_Short task_:
Your task is to quote the material that follows, in full and exactly.

_Stored records_:
━━━━━━━━━━━━━━━━━━━━━━━━━━━━━━

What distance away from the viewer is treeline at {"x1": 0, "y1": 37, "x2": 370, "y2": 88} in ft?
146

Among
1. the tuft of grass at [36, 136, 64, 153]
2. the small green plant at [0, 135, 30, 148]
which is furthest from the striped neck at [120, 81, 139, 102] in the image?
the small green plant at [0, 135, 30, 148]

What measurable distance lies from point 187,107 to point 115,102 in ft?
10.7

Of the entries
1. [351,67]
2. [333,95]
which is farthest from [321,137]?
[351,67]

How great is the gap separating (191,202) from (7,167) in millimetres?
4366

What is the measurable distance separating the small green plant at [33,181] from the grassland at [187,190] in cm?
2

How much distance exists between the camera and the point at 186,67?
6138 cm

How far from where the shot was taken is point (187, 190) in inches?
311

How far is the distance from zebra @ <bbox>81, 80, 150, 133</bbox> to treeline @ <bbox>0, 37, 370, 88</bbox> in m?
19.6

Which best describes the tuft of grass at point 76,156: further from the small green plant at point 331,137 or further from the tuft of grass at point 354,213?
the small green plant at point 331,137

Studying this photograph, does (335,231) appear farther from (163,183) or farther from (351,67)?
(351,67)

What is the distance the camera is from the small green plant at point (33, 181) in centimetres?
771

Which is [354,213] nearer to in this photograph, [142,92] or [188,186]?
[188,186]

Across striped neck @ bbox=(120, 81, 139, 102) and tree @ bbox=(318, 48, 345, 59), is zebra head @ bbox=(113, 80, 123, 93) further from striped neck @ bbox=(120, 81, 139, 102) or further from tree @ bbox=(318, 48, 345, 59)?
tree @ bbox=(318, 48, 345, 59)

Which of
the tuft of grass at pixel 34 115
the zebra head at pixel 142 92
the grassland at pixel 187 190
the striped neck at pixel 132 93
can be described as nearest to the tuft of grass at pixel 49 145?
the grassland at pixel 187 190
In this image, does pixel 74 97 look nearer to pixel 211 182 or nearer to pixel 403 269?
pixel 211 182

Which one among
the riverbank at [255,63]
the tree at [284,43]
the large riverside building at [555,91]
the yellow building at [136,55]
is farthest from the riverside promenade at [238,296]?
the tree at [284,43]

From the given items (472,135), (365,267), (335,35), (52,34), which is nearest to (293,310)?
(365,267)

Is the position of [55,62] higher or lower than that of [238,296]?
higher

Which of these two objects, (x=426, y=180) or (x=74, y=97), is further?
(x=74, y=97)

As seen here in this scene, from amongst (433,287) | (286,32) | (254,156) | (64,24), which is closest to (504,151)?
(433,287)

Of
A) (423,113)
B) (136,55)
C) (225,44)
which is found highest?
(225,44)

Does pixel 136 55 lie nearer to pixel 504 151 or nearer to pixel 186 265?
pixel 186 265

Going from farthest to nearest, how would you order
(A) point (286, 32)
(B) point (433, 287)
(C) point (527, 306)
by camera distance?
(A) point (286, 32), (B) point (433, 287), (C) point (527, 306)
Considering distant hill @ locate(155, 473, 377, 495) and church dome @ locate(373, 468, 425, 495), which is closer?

━━━━━━━━━━━━━━━━━━━━━━━━━━━━━━

_Result for this task_:
What distance away from the viewer is treeline at {"x1": 0, "y1": 37, "x2": 370, "y2": 88} in ft?
146

Among
1. the tuft of grass at [36, 136, 64, 153]
2. the small green plant at [0, 135, 30, 148]
which is furthest from the striped neck at [120, 81, 139, 102] in the image?
the small green plant at [0, 135, 30, 148]

What measurable distance lies from point 187,107 to point 115,102 in ft?
10.7

Of the entries
1. [351,67]
2. [333,95]
which is farthest from [321,137]?
[351,67]

How great is the gap separating (191,202) from (7,167) in millimetres?
4366

What is the measurable distance separating the small green plant at [33,181] from the grassland at [187,190] in cm?
2

How much distance exists between the camera and the point at 186,67?
6138 cm

How far from where the shot was taken is point (187, 190) in inches?
311

How far is the distance from zebra @ <bbox>81, 80, 150, 133</bbox> to treeline @ <bbox>0, 37, 370, 88</bbox> in m?
19.6

Which best describes the tuft of grass at point 76,156: further from the small green plant at point 331,137 or further from the tuft of grass at point 354,213?
the small green plant at point 331,137

Studying this photograph, does (335,231) appear farther from (163,183) or farther from (351,67)?
(351,67)

What is the distance the camera is from the small green plant at point (33, 181) in centimetres?
771

Which is [354,213] nearer to in this photograph, [142,92] or [188,186]?
[188,186]

Across striped neck @ bbox=(120, 81, 139, 102) and tree @ bbox=(318, 48, 345, 59), is zebra head @ bbox=(113, 80, 123, 93) further from striped neck @ bbox=(120, 81, 139, 102) or further from tree @ bbox=(318, 48, 345, 59)?
tree @ bbox=(318, 48, 345, 59)

Which of
the tuft of grass at pixel 34 115
the zebra head at pixel 142 92
the grassland at pixel 187 190
the striped neck at pixel 132 93
can be described as nearest to the tuft of grass at pixel 49 145?
the grassland at pixel 187 190
In this image, does pixel 74 97 look nearer to pixel 211 182 or nearer to pixel 403 269?
pixel 211 182

Which one among
the riverbank at [255,63]
the tree at [284,43]
the large riverside building at [555,91]
the yellow building at [136,55]
is farthest from the riverside promenade at [238,296]?
the tree at [284,43]

From the given items (472,135), (365,267), (335,35), (52,34), which is nearest to (293,310)?
(365,267)

Is the position of [55,62] higher or lower than that of [238,296]?
higher

Which of these two objects, (x=426, y=180) or (x=74, y=97), is further?
(x=74, y=97)

As seen here in this scene, from amongst (433,287) | (286,32) | (254,156) | (64,24), which is closest to (504,151)?
(433,287)

Of
A) (423,113)
B) (136,55)
C) (225,44)
which is found highest?
(225,44)

Does pixel 136 55 lie nearer to pixel 504 151 or nearer to pixel 186 265?
pixel 186 265

Going from farthest to nearest, how would you order
(A) point (286, 32)
(B) point (433, 287)
(C) point (527, 306)
by camera distance?
(A) point (286, 32), (B) point (433, 287), (C) point (527, 306)
Considering distant hill @ locate(155, 473, 377, 495) and church dome @ locate(373, 468, 425, 495), which is closer?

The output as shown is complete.